比嘉はすでにそこにいた。黒いジャケットを羽織り、顔にはどこか疲れの色が滲んでいる。
「よく来たな、イトー。」
「……お前が呼んだんだろ。」
比嘉は短く笑った。
「そうだな。だが、今夜は戦うためじゃない。」
そう言って、ポケットから一本のタバコを取り出し、火を点ける。
「俺は組織を抜けるつもりだ。」
「……は?」
俺は思わず眉をひそめた。
「お前、簡単に言うが、それがどれだけヤバいことか分かってんのか?」
比嘉は紫煙をくゆらせながら、ゆっくりと頷いた。
「分かってるさ。だが、もうこんな世界にしがみつくのはやめた。麻薬に手を染め、仲間すら捨てる組織に、俺はもうついていけねえ。」
「それで?お前、どうするつもりだ?」
「沖縄を出る。……その前に、組織の連中を潰す。」
「は?」
「俺にはまだ動かせる人間がいる。今夜、首里城に仕掛ける。」
俺は言葉を失った。
「お前……マジで言ってんのか?」
「マジだよ。あの男——“影の組織”の幹部、あいつを潰せば、沖縄の麻薬ルートは大きく崩れる。」
比嘉の目は本気だった。
「俺はな、イトー。

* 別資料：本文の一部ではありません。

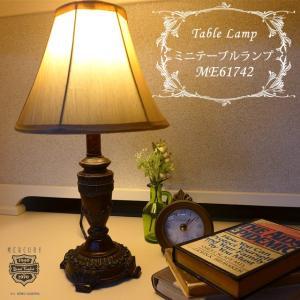 テーブルランプ ミニランプ スタンドライト アンティーク ランプ ライト デスク デスクライト テーブルライト アンティーク LED 照明 おしゃれ かわいい ME61742|usf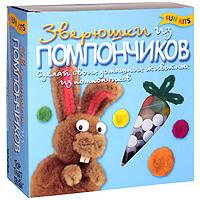 """Набор для детского творчества """"Зверюшки из помпончиков"""", Новый формат"""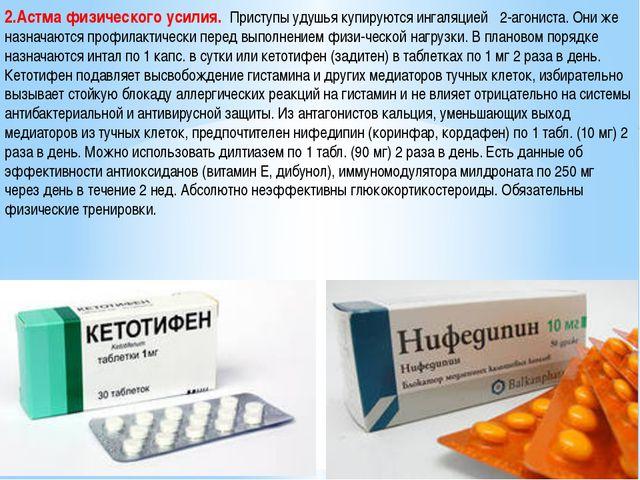 2.Астма физического усилия. Приступы удушья купируются ингаляцией β2-агониста...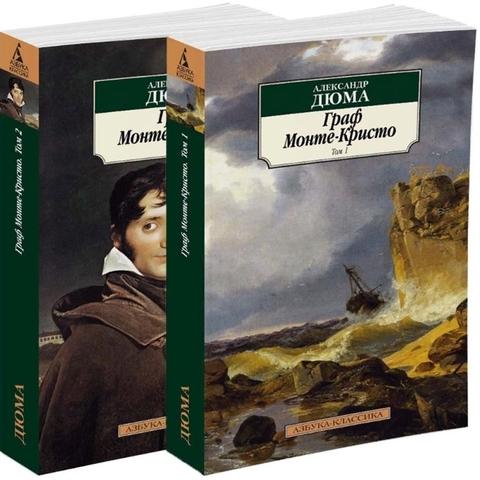 Граф Монте Кристо (в 2х томах)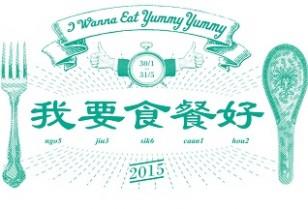 香港人シェフ6人による「ローカル食 展覧会」が炮台山で開催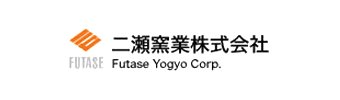 二瀬窯業株式会社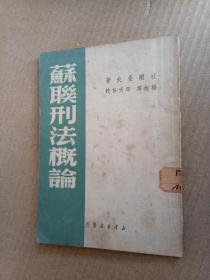 《苏联刑法概论》(馆藏书,平装32开。)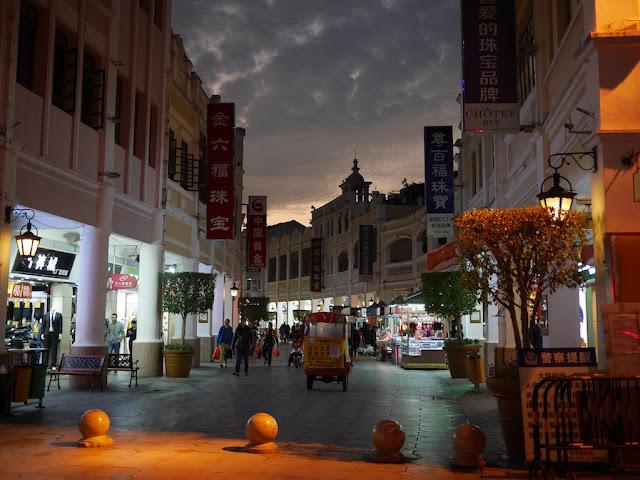 Sun Wen West Road Pedestrian Street in Zhongshan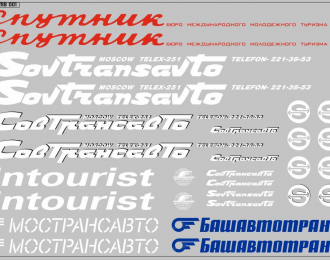 Набор декалей Надписи Интурист, Совтрансавто, Спутник для автобусов (200х115)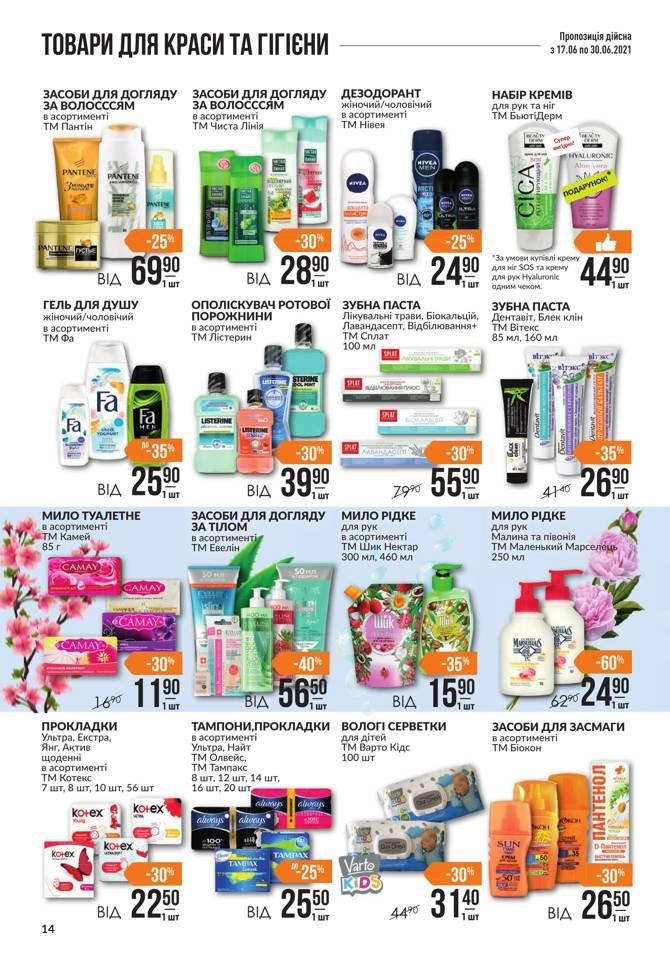 Самые привлекательные акции и скидки в супермаркетах Днепра, фото-22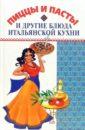Скачать Нониева Пиццы и пасты Мой Итальянская кухня считается одной бесплатно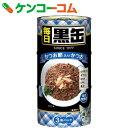毎日黒缶 かつお節入りかつお 160g×3缶[Puo(ピュオ) 猫缶・レトルト(かつお)]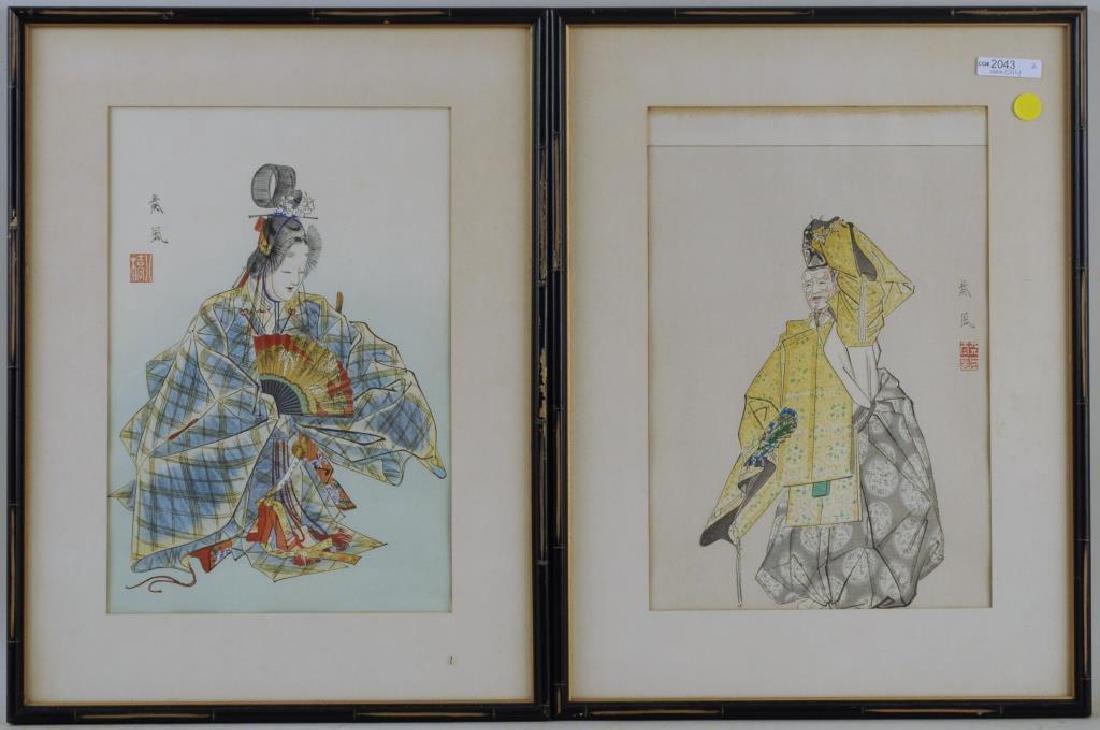 Two Japanese Woodblock Prints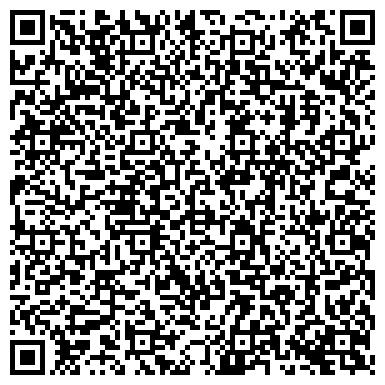 QR-код с контактной информацией организации ЗОЛОТОЙ КЛЮЧИК, ЦЕНТР РАЗВИТИЯ РЕБЁНКА - ДЕТСКИЙ САД № 10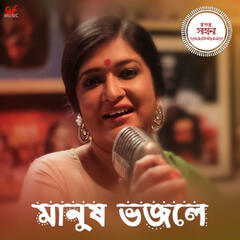 Manush Bhojley - Single
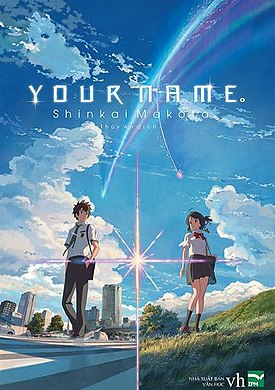 Your Name novel.jpg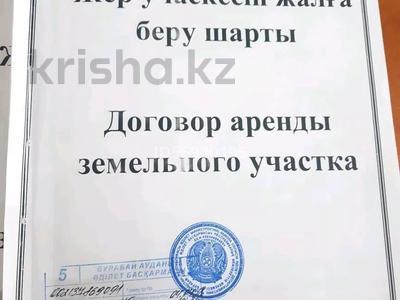 Участок 347 га, Щучинск за 6 млн 〒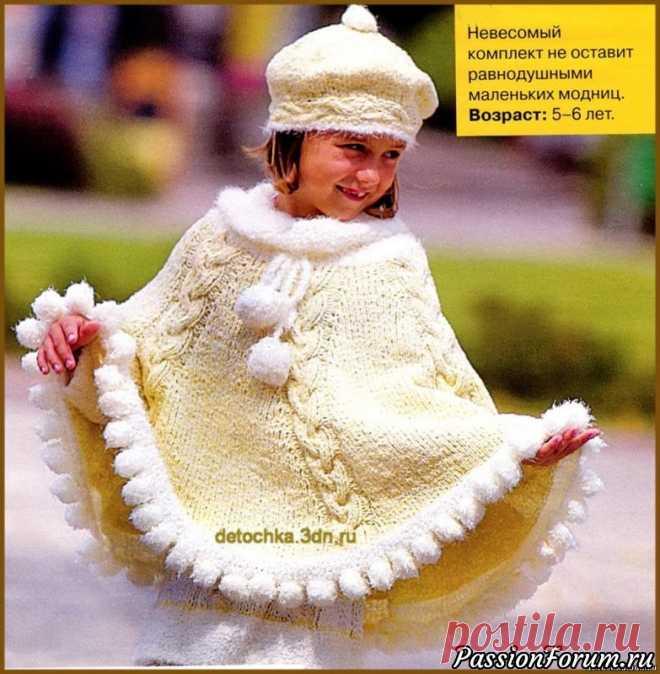 Комплект для девочки: берет, гетры, пончо и свитер. Описание и схемы | Вязание спицами для детей Вязаный спицами берет, вязаные спицами гетры, вязаное спицами пончо и свитер. Для девочек 5-6 лет.Вам потребуется:пряжа (41% акрил, 41% полиэстер, 18% полиамид; 100 г/220 м): для пончо -550 г меланжевой желтого цвета, для берета - 100 г меланжевой желтого цвета, для гетр - 100 г белого...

お前と殴り合って気づいたんだよ。俺は、こんなクソみたいな世界の駒で終わるつもりはねえ。」
俺はゆっくりと息を吐いた。
「お前のその考え……気に入ったよ。」
「なら、手を貸してくれるか?やつらの本当のアジトは首里城にある。今度一緒に乗り込んで欲しい。」
何故かよくわからないが、俺は無言で比嘉の差し出した手を握った。
来沖する友人
ここから先は
1,481字
/
3画像
この記事のみ
¥
500
この記事が気に入ったらチップで応援してみませんか?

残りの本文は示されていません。